EXERCISE BRIEF – Will you copy every one of the records below word for word, leaving the pictures out?
---------------
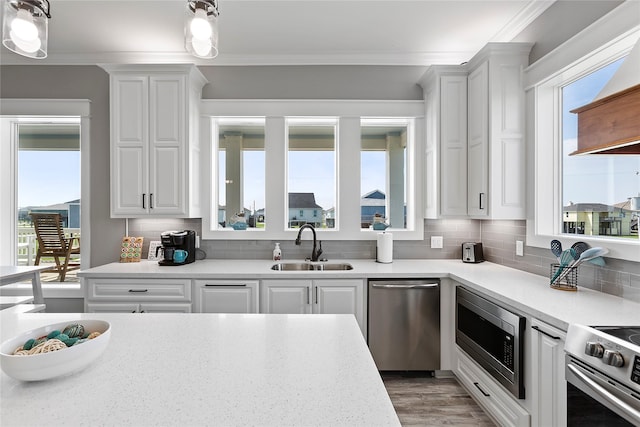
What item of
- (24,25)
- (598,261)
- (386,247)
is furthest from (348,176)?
(24,25)

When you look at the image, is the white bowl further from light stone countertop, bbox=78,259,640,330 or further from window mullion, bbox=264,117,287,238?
window mullion, bbox=264,117,287,238

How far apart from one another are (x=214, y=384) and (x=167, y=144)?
2509 mm

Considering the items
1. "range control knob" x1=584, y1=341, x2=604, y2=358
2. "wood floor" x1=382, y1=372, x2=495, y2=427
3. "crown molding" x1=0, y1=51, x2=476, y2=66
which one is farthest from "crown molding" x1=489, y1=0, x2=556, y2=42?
"wood floor" x1=382, y1=372, x2=495, y2=427

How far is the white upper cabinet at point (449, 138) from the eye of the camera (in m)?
2.78

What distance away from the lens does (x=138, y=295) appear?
2.51 metres

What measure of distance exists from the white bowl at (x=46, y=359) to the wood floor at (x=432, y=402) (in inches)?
76.4

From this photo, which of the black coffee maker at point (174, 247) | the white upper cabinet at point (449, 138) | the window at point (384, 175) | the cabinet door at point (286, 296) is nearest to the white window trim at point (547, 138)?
the white upper cabinet at point (449, 138)

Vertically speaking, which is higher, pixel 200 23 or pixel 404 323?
pixel 200 23

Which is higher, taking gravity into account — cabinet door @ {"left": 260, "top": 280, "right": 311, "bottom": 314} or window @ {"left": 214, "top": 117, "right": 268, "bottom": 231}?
window @ {"left": 214, "top": 117, "right": 268, "bottom": 231}

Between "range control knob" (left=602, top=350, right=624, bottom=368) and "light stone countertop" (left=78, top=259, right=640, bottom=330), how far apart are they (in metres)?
0.25

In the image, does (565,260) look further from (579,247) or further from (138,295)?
(138,295)

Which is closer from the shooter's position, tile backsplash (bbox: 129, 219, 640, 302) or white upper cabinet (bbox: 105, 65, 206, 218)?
white upper cabinet (bbox: 105, 65, 206, 218)

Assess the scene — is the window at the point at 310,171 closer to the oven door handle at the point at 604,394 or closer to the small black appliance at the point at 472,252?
the small black appliance at the point at 472,252

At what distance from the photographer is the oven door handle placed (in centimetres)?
103
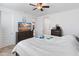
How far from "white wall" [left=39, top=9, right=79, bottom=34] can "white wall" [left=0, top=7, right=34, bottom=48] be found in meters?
0.80

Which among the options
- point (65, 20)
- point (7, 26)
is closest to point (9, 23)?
point (7, 26)

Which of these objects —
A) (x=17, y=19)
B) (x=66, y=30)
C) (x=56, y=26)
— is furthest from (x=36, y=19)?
(x=66, y=30)

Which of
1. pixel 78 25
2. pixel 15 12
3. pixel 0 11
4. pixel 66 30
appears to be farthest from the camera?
pixel 66 30

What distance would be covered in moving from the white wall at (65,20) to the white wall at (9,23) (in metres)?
0.80

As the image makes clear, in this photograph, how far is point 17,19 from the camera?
4.04m

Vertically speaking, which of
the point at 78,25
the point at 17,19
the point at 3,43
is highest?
the point at 17,19

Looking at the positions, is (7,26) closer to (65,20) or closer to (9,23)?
(9,23)

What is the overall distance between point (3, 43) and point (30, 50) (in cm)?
220

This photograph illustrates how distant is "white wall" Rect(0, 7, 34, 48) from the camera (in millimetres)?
3708

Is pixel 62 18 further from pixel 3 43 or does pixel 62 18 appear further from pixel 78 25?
pixel 3 43

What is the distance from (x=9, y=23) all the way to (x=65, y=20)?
8.32ft

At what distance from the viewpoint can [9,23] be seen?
3.86 meters

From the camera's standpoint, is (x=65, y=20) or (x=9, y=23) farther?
(x=65, y=20)

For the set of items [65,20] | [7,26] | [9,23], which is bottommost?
[7,26]
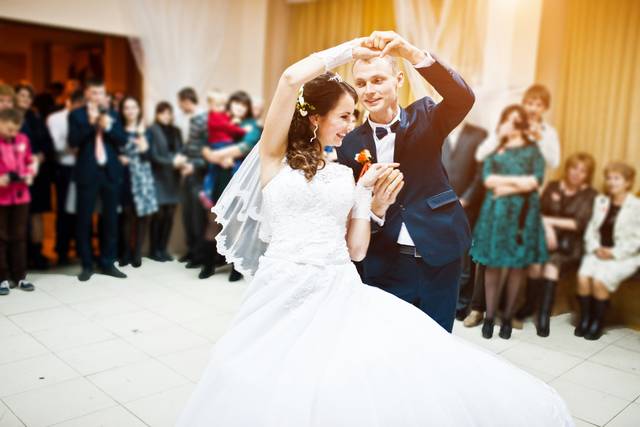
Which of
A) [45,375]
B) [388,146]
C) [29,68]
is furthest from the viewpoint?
[29,68]

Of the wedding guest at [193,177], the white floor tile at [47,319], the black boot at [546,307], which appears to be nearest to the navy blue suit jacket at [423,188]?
the black boot at [546,307]

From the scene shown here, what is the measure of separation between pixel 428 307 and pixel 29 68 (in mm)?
8451

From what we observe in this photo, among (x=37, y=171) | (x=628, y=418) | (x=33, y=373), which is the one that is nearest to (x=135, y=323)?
(x=33, y=373)

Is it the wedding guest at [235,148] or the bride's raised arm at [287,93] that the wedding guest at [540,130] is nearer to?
the wedding guest at [235,148]

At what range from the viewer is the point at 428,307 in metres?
2.29

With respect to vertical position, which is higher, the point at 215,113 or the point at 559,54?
the point at 559,54

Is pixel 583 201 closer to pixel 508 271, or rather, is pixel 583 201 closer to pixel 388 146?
pixel 508 271

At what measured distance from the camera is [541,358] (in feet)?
11.8

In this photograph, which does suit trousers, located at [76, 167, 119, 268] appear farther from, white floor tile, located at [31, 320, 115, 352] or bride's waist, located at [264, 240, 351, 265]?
bride's waist, located at [264, 240, 351, 265]

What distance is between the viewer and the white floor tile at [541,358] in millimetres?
3445

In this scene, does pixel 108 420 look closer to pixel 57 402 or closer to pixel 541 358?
pixel 57 402

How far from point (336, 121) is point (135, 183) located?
358 centimetres

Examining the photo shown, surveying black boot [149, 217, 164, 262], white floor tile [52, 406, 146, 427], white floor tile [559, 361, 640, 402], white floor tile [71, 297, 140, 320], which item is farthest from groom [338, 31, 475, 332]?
black boot [149, 217, 164, 262]

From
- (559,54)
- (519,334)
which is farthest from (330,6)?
(519,334)
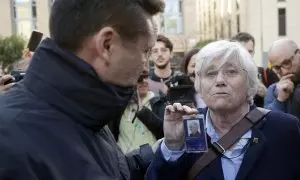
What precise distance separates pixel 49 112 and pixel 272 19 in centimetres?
4129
---------------
EXERCISE RESULT –
What item of
- (24,25)
- (598,261)
- (386,247)
is furthest from (348,176)?
(24,25)

When you look at the image, is the white bowl further from light stone countertop, bbox=78,259,640,330 or further from window mullion, bbox=264,117,287,238?
window mullion, bbox=264,117,287,238

How far apart from one another are (x=214, y=384) and (x=167, y=144)?
2509 mm

Considering the items
1. "range control knob" x1=584, y1=341, x2=604, y2=358
2. "wood floor" x1=382, y1=372, x2=495, y2=427
3. "crown molding" x1=0, y1=51, x2=476, y2=66
which one is farthest from "crown molding" x1=489, y1=0, x2=556, y2=42?
"wood floor" x1=382, y1=372, x2=495, y2=427

How far is the white upper cabinet at point (449, 138) from the eye of the camera (in m)?
2.78

What distance away from the lens does (x=138, y=295) appear?
2.51 metres

What measure of distance exists from the white bowl at (x=46, y=359) to the wood floor at (x=432, y=402) (in inches)?
76.4

From this photo, which of the black coffee maker at point (174, 247) | the white upper cabinet at point (449, 138) | the window at point (384, 175) | the cabinet door at point (286, 296) is nearest to the white window trim at point (547, 138)?
the white upper cabinet at point (449, 138)

Vertically speaking, which is higher, pixel 200 23 or pixel 404 323?
pixel 200 23

Which is higher, taking gravity into account — cabinet door @ {"left": 260, "top": 280, "right": 311, "bottom": 314} or window @ {"left": 214, "top": 117, "right": 268, "bottom": 231}?
window @ {"left": 214, "top": 117, "right": 268, "bottom": 231}

Between "range control knob" (left=602, top=350, right=624, bottom=368) and "light stone countertop" (left=78, top=259, right=640, bottom=330), how far apart are they (in metres)?
0.25

In the image, does (565,260) look further from (579,247) or further from (138,295)?
(138,295)

Which is closer from the shooter's position, tile backsplash (bbox: 129, 219, 640, 302) or white upper cabinet (bbox: 105, 65, 206, 218)?
white upper cabinet (bbox: 105, 65, 206, 218)

Assess the scene — is the window at the point at 310,171 closer to the oven door handle at the point at 604,394 or closer to the small black appliance at the point at 472,252?
the small black appliance at the point at 472,252

At what distance from the photographer is the oven door handle placed (in centimetres)?
103
How far from "white wall" [left=39, top=9, right=79, bottom=34] can "white wall" [left=0, top=7, right=34, bottom=48] be found in meters?
0.80

Which among the options
- point (65, 20)
- point (7, 26)
is closest to point (9, 23)?
point (7, 26)

Which of these objects —
A) (x=17, y=19)
B) (x=66, y=30)
C) (x=56, y=26)
— is furthest from (x=36, y=19)?
(x=66, y=30)

Which of
1. pixel 78 25
2. pixel 15 12
3. pixel 0 11
4. pixel 66 30
appears to be farthest from the camera?
pixel 66 30

What distance would be covered in moving from the white wall at (65,20) to the white wall at (9,23) (in metres)?
0.80

As the image makes clear, in this photograph, how far is point 17,19 from the camera?
4.04m

Vertically speaking, which of
the point at 78,25
the point at 17,19
the point at 3,43
is highest?
the point at 17,19

Looking at the positions, is (7,26) closer to (65,20) or closer to (9,23)?
(9,23)

What is the overall distance between point (3, 43) and point (30, 50) (in cm)?
220

This photograph illustrates how distant is "white wall" Rect(0, 7, 34, 48) from the camera (in millimetres)?
3708

Is pixel 62 18 further from pixel 3 43 or does pixel 62 18 appear further from pixel 78 25?
pixel 3 43

What is the distance from (x=9, y=23) all the way to (x=65, y=20)?
8.32ft

At what distance from the viewpoint can [9,23] be seen?
3.86 meters

From the camera's standpoint, is (x=65, y=20) or (x=9, y=23) farther?
(x=65, y=20)

For the set of items [65,20] | [7,26] | [9,23], which is bottommost?
[7,26]
Which of
A) [45,375]
B) [388,146]
C) [29,68]
is furthest from the viewpoint?
[29,68]

Of the wedding guest at [193,177], the white floor tile at [47,319], the black boot at [546,307], which appears to be nearest to the navy blue suit jacket at [423,188]?
the black boot at [546,307]

From the scene shown here, what is the measure of separation between pixel 428 307 and pixel 29 68 (in mm)?
8451

From what we observe in this photo, among (x=37, y=171) | (x=628, y=418) | (x=33, y=373), which is the one that is nearest to (x=135, y=323)?
(x=33, y=373)

Is it the wedding guest at [235,148] or the bride's raised arm at [287,93] that the wedding guest at [540,130] is nearer to?
the wedding guest at [235,148]

At what range from the viewer is the point at 428,307 in metres?
2.29

With respect to vertical position, which is higher, the point at 215,113 or the point at 559,54?
the point at 559,54

Is pixel 583 201 closer to pixel 508 271, or rather, is pixel 583 201 closer to pixel 388 146?
pixel 508 271

At what measured distance from the camera is [541,358] (in feet)?
11.8

In this photograph, which does suit trousers, located at [76, 167, 119, 268] appear farther from, white floor tile, located at [31, 320, 115, 352] or bride's waist, located at [264, 240, 351, 265]?
bride's waist, located at [264, 240, 351, 265]

What distance is between the viewer and the white floor tile at [541,358] in millimetres?
3445

In this scene, does pixel 108 420 look closer to pixel 57 402 or closer to pixel 541 358?
pixel 57 402

How far from point (336, 121) is point (135, 183) located?
358 centimetres

Examining the photo shown, surveying black boot [149, 217, 164, 262], white floor tile [52, 406, 146, 427], white floor tile [559, 361, 640, 402], white floor tile [71, 297, 140, 320], which item is farthest from groom [338, 31, 475, 332]?
black boot [149, 217, 164, 262]

From
- (559,54)
- (519,334)
which is farthest from (330,6)?
(519,334)
What precise distance separates pixel 49 112 and pixel 272 19 in centimetres?
4129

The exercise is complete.